__What to work on__: Reproduce, word for word, the portion of the article on complying with GDPR while working from home that lies between "Never leave a" and "a data breach.", inclusive.

__Selected passage__:
Coronavirus keeping you at home? Complying with GDPR from outside the office

Due to the recent spread of the novel Coronavirus (COVID-19), many employees have been forced for various reasons to work out of the office. As the virus spreads across Europe and global cases approach 100,000, the British government warned that one in five workers in the UK could be off sick during a Coronavirus peak, with many more likely to be in self-isolation due to having returned from certain destinations or having come into contact with infected individuals. Additionally, some organisations have temporarily closed their offices and told workers to work from home as a precautionary measure.

Keeping data safe and secure inside an office is one thing. Keeping it safe outside the office can be trickier. With that challenge in mind, we’re here to present you with seven vital tips on how to keep yourself and your organisation safe from a GDPR and cyber-security perspective when working remotely.

1. Use an encrypted, password-protected laptop:

When working out of the office, your best and safest bet, whenever possible, is to use your work laptop. Make sure it is encrypted with a strong password in case it gets lost. Avoid sending any sensitive data to your own personal email address, where it is more vulnerable to data breaches. Saving sensitive information on small USB drives is also not a great idea as these drives are often misplaced, and there is no guarantee that they will be used on an encrypted device.

2. Make sure you’re protected

Whether using a work or personal laptop, ensure that they are protected with the latest anti-virus and anti-malware software. Doing so will protect you from the latest threats and ever-changing array of viruses and malware that can attack your computer. 

3. Use strong passwords

Make sure your computer and all accounts are protected with strong passwords and/or a two step authentication process. A good way to create a strong, memorable password is to take three random words, put them together to create a memorable phrase, then change certain characters to numbers and symbols. Alternatively, use a password manager: A password manager is an app that safely stores all your passwords for you so you don’t need to remember them all. It makes it easier for you to log in, update old passwords, and even randomly generate strong, unique passwords for your most important websites.

4. Avoid downloads; use intranet instead

Avoid downloading sensitive data to your laptop. If the laptop gets lost or stolen, the data saved on it could be lost or stolen too. Printing out personal data is also not a good idea, as papers can go missing or fall into the wrong hands. Accessing data by securely logging into the organisation’s intranet is the best option.

5. Keep your work hidden

Never leave a screen on when there is a risk that sensitive data could be seen by others.

6. Avoid data breaches

Never send work-related personal data to a personal email account. This would constitute a data breach.

7. Remember to report

Always report potential data breaches as soon as they happen. Data protection law requires us to notify authorities of a breach within 72 hours from when it happens, and there are fines in place for failing to do so.


Vinciworks’ GDPR refresher course GDPR: A Practical Overview has a whole section, including real-life scenario knowledge checks, on how to keep safe from vulnerabilities when working out of the office. While we all hope that the situation will return to normal in the near future, the tips in this blog and in the course are helpful both right now and any time you might find yourself working remotely.

__Recorded data__:
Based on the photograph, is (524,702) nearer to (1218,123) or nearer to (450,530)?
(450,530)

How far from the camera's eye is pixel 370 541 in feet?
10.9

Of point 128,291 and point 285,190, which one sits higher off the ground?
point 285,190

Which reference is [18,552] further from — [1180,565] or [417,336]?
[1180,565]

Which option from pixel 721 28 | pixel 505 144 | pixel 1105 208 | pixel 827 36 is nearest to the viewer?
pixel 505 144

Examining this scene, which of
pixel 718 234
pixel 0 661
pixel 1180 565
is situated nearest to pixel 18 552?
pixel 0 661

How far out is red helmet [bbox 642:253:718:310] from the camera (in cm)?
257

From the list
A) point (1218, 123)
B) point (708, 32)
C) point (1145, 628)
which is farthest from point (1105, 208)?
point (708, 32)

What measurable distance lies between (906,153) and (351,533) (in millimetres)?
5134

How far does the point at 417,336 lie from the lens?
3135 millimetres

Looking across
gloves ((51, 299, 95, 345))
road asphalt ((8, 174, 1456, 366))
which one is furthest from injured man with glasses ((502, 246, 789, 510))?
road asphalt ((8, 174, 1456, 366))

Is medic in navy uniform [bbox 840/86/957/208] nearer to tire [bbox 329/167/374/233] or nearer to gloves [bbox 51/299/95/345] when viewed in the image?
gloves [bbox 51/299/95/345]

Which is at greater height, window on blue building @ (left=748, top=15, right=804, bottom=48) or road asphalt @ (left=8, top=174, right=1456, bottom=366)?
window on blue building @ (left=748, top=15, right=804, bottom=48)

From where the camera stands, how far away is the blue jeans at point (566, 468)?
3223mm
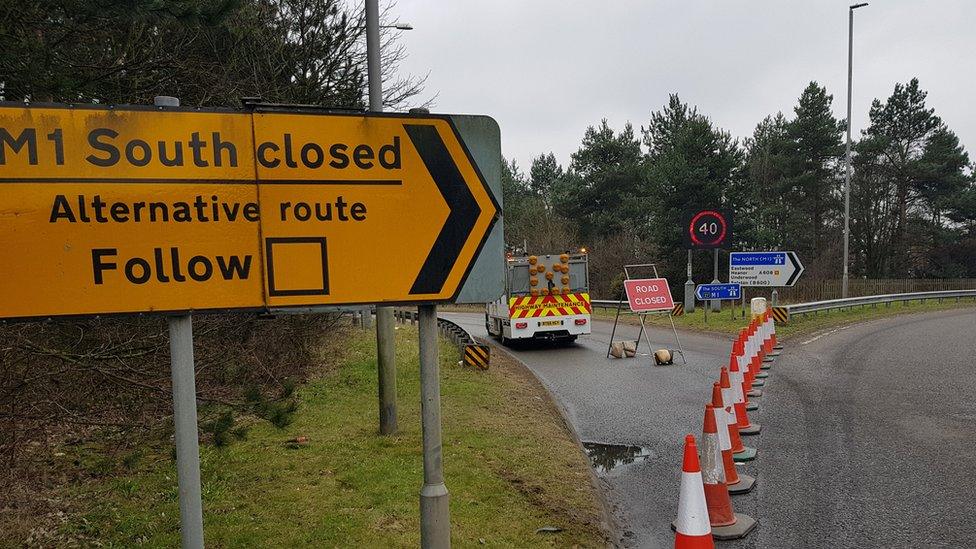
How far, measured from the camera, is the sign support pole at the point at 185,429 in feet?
9.81

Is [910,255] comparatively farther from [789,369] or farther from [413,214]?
[413,214]

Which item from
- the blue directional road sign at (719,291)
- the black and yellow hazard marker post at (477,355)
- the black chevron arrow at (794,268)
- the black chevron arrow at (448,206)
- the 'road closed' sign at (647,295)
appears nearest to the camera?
the black chevron arrow at (448,206)

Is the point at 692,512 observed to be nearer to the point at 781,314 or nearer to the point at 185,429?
the point at 185,429

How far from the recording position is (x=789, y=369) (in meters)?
12.6

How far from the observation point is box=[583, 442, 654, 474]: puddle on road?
7199mm

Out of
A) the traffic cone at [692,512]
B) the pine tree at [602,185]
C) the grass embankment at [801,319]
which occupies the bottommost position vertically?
the grass embankment at [801,319]

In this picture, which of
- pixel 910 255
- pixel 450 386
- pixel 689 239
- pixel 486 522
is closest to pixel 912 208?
pixel 910 255

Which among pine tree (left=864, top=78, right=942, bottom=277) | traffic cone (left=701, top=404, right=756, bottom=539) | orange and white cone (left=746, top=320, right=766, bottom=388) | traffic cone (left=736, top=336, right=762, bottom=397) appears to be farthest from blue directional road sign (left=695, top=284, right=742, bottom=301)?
pine tree (left=864, top=78, right=942, bottom=277)

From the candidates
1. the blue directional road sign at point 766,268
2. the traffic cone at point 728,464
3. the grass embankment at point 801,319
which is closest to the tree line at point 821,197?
the grass embankment at point 801,319

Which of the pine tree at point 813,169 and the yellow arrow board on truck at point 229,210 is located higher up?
the pine tree at point 813,169

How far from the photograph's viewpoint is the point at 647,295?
51.9 feet

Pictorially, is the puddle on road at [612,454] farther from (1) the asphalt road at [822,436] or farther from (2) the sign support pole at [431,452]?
(2) the sign support pole at [431,452]

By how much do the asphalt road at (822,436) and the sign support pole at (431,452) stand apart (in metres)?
2.13

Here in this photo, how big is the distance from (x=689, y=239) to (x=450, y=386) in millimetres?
16399
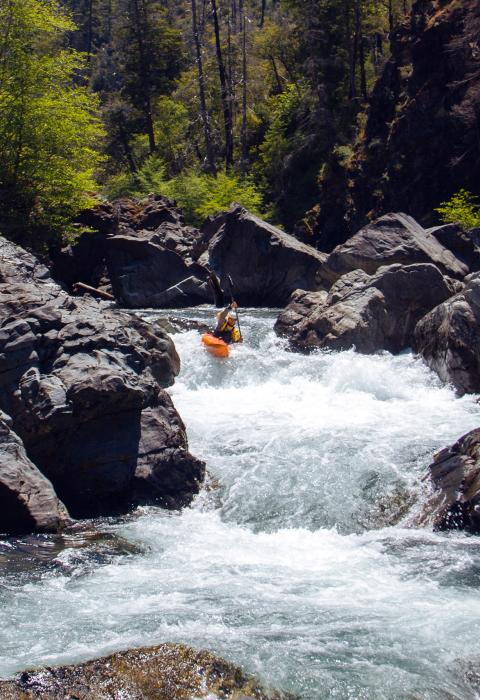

__Problem solution__:
Never leave a screen on when there is a risk that sensitive data could be seen by others.

6. Avoid data breaches

Never send work-related personal data to a personal email account. This would constitute a data breach.